From what I read today, Amazon EBS is a persistent store used for EC2 instances.
However I can see in my EC2 instance that df -h just show 2 GB usage and available disk as 28 GB as this is just my practice instance.
Am I missing some important piece of information here?
EBS devices are block devices.
This means the service does not know how much data you actually store on them -- it only knows how much storage space you allocated. So, the results of df -h don't matter. The actual size of the volume is all that matters -- that's the basis for billing. The rest of the space (that space you aren't current using) is still storing something, even it if's just 0's, but the service is unaware of what you've stored. (Other storage services like S3 and EFS bill for actual data stored, because they are not block storage services.)
Now, the free tier allows 30 gigabyte-months of EBS volume usage. You can use more than that, but this is the limit that's provided for free. You'll be billed for any more than this.

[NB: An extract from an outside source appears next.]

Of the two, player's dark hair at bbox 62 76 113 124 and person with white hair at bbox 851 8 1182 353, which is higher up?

A gigabyte-month means 1 gigabyte of block storage space, allocated for 1 month, regardless of how you use it.
Also, 2 gigabytes of allocated storage for 15 days is 1 GB-month.
Also, 10 gigabytes of allocated storage for 3 days is 1 GB-month.
...etc.
The free tier, then, would allow you to have a 30 GB volume for 30 days, or a 60 GB volume for 15 days, or even a 900 GB volume... but you could have it for only 1 day. But to avoid continuing charges, such a volume must be deleted -- not just the files on the volume.
The warning message was correct. If you have a 30 GB volume in place for 26 days, then you have used 26 GB-months of storage, which is 86.7% of the free tier limit of 30 GB-months.
For anyone stumbling upon this in 2021:
Free Trial provides 750 Hrs of Amazon EC2 Linux t2.micro and 750 Hrs of Amazon EC2 Windows t2.micro per month. However, both of them will add in to the free 30GB EBS pool. So make sure the memories allotted to both the VMs sum up to 30 GB or less.
There are limits on the type and number of resources you can allocate for each account.
It sounds like in your case, you are allowed to create a total of 30GB of EBS volumes. Once you allocate an EBS volume, in your case 25GB, it counts against that limit, even if it isn't used.
There is a section in the EC2 console (near the top) called "Limits" that will show you what your limits are, and what you are using.
Most limits can be extended with a simple support ticket.

Which one is better, one 300GB EBS or three 100GB EBS?

When launching a new EC2 instance with EBS (especially the new C4 instance), which one is better? Assuming I need to provision 300 GB total.
1 single 300 GB EBS storage to get 900 IOPS (General Purpose SSD) or
3 EBS storage with 100 GB each and get 300 IOPS (General Purpose SSD) only for each storage?
Any idea?
Option 1 will give you faster performance and better reliability. With 3 EBS volumes you need to stripe them to make a single one and a failure on any of the three will result in a complete failure of all.